Work order: From the listing below, copy only the lines from the line that contains "scientific name: Rusa unicolor" to the line that contains "genus: Equus", counting those two lines as part of the copy.

======== Information given

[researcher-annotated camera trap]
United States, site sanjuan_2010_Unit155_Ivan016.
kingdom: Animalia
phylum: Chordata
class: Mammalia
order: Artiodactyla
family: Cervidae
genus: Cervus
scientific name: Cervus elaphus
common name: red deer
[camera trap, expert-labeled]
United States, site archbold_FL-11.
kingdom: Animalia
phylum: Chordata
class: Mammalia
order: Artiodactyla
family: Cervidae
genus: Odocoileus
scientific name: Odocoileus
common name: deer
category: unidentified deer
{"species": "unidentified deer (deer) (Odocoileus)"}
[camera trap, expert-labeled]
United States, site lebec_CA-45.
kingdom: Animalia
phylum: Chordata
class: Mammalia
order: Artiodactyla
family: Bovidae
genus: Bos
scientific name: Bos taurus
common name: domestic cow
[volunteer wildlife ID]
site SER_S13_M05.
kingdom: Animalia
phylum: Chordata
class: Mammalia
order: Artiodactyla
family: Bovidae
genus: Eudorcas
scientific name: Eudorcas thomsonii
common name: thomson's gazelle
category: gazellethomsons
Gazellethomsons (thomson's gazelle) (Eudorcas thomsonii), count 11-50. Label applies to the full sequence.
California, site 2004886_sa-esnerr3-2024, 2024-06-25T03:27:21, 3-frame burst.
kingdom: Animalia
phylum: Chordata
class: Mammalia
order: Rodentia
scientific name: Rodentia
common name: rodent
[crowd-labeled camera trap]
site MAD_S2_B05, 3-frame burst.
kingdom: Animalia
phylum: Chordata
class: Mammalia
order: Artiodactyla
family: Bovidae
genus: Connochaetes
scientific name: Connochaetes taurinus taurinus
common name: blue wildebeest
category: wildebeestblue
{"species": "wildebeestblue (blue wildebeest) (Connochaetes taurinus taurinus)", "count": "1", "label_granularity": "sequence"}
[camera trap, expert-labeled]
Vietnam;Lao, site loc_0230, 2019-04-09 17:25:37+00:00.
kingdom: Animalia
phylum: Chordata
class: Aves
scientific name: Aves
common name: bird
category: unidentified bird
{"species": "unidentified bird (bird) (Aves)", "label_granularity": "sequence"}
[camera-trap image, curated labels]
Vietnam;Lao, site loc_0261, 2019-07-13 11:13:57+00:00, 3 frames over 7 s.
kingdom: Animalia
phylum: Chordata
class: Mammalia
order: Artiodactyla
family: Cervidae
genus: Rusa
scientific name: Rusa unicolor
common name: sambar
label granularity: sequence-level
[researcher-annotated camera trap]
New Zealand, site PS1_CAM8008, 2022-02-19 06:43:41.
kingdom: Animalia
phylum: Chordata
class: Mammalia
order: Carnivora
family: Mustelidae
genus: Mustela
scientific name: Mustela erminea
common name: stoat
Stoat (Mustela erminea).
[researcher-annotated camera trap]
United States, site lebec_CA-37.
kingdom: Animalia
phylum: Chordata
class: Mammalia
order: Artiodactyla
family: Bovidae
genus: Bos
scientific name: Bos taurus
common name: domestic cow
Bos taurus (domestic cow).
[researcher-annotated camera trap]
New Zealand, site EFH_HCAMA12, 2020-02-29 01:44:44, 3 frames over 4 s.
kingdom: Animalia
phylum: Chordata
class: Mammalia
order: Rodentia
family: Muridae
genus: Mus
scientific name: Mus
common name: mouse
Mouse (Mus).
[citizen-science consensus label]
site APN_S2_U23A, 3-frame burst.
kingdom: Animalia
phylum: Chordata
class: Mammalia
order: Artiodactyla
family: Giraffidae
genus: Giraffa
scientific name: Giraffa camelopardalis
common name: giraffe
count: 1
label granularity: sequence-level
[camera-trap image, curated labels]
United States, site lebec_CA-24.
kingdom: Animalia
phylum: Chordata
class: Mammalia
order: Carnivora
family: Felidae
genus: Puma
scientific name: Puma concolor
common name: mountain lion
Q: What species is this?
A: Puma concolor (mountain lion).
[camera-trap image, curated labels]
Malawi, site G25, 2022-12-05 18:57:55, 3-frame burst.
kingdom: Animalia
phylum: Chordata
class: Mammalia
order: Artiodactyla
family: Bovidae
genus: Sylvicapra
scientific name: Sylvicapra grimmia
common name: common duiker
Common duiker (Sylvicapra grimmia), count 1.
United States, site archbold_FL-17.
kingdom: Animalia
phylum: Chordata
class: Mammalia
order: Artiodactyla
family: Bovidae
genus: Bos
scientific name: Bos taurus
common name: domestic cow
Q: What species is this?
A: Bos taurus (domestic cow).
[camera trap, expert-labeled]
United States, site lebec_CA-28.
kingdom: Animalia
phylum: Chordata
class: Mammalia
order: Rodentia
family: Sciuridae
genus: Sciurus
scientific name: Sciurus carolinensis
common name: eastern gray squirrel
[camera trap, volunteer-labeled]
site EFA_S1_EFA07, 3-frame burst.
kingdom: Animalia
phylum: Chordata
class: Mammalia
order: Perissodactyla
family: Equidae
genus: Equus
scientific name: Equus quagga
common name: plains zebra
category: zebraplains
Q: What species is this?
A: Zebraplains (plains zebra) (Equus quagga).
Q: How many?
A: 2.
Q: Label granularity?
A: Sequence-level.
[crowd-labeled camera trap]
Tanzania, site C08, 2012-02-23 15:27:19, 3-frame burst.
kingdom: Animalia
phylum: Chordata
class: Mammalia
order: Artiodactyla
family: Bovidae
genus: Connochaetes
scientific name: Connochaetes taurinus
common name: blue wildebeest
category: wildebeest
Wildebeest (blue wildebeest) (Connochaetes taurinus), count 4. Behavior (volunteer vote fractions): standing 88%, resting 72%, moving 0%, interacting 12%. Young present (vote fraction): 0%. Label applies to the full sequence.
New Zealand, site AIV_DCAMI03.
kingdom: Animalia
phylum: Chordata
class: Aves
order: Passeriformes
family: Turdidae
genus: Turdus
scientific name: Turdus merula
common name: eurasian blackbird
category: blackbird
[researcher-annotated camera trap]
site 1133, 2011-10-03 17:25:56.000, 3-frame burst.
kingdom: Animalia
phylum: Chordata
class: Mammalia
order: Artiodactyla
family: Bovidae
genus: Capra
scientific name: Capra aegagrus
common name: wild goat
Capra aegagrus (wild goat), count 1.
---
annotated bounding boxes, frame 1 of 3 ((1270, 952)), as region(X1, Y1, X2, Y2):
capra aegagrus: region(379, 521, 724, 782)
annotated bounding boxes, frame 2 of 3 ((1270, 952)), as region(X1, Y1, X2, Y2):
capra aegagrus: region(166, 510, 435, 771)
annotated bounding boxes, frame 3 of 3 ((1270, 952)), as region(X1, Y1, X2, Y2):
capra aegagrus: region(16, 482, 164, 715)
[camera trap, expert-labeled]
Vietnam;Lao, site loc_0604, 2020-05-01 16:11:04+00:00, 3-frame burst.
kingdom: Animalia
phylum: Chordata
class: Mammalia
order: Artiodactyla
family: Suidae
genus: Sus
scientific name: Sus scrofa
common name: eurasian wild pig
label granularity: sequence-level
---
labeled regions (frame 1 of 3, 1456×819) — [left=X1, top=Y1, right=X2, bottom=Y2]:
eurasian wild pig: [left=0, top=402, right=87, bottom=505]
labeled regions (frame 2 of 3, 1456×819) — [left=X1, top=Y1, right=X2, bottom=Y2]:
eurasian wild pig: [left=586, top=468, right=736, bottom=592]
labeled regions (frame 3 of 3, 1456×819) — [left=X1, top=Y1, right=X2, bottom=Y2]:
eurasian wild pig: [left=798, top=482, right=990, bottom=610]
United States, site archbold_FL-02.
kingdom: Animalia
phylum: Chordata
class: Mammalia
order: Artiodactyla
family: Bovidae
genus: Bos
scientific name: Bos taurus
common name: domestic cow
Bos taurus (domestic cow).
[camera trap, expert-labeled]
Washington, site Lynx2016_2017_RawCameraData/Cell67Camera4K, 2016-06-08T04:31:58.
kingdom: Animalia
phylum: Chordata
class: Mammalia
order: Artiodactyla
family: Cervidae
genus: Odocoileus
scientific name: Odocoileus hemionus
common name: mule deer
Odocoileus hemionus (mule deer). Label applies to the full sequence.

================

Solution for this exercise:
scientific name: Rusa unicolor
common name: sambar
label granularity: sequence-level
[researcher-annotated camera trap]
New Zealand, site PS1_CAM8008, 2022-02-19 06:43:41.
kingdom: Animalia
phylum: Chordata
class: Mammalia
order: Carnivora
family: Mustelidae
genus: Mustela
scientific name: Mustela erminea
common name: stoat
Stoat (Mustela erminea).
[researcher-annotated camera trap]
United States, site lebec_CA-37.
kingdom: Animalia
phylum: Chordata
class: Mammalia
order: Artiodactyla
family: Bovidae
genus: Bos
scientific name: Bos taurus
common name: domestic cow
Bos taurus (domestic cow).
[researcher-annotated camera trap]
New Zealand, site EFH_HCAMA12, 2020-02-29 01:44:44, 3 frames over 4 s.
kingdom: Animalia
phylum: Chordata
class: Mammalia
order: Rodentia
family: Muridae
genus: Mus
scientific name: Mus
common name: mouse
Mouse (Mus).
[citizen-science consensus label]
site APN_S2_U23A, 3-frame burst.
kingdom: Animalia
phylum: Chordata
class: Mammalia
order: Artiodactyla
family: Giraffidae
genus: Giraffa
scientific name: Giraffa camelopardalis
common name: giraffe
count: 1
label granularity: sequence-level
[camera-trap image, curated labels]
United States, site lebec_CA-24.
kingdom: Animalia
phylum: Chordata
class: Mammalia
order: Carnivora
family: Felidae
genus: Puma
scientific name: Puma concolor
common name: mountain lion
Q: What species is this?
A: Puma concolor (mountain lion).
[camera-trap image, curated labels]
Malawi, site G25, 2022-12-05 18:57:55, 3-frame burst.
kingdom: Animalia
phylum: Chordata
class: Mammalia
order: Artiodactyla
family: Bovidae
genus: Sylvicapra
scientific name: Sylvicapra grimmia
common name: common duiker
Common duiker (Sylvicapra grimmia), count 1.
United States, site archbold_FL-17.
kingdom: Animalia
phylum: Chordata
class: Mammalia
order: Artiodactyla
family: Bovidae
genus: Bos
scientific name: Bos taurus
common name: domestic cow
Q: What species is this?
A: Bos taurus (domestic cow).
[camera trap, expert-labeled]
United States, site lebec_CA-28.
kingdom: Animalia
phylum: Chordata
class: Mammalia
order: Rodentia
family: Sciuridae
genus: Sciurus
scientific name: Sciurus carolinensis
common name: eastern gray squirrel
[camera trap, volunteer-labeled]
site EFA_S1_EFA07, 3-frame burst.
kingdom: Animalia
phylum: Chordata
class: Mammalia
order: Perissodactyla
family: Equidae
genus: Equus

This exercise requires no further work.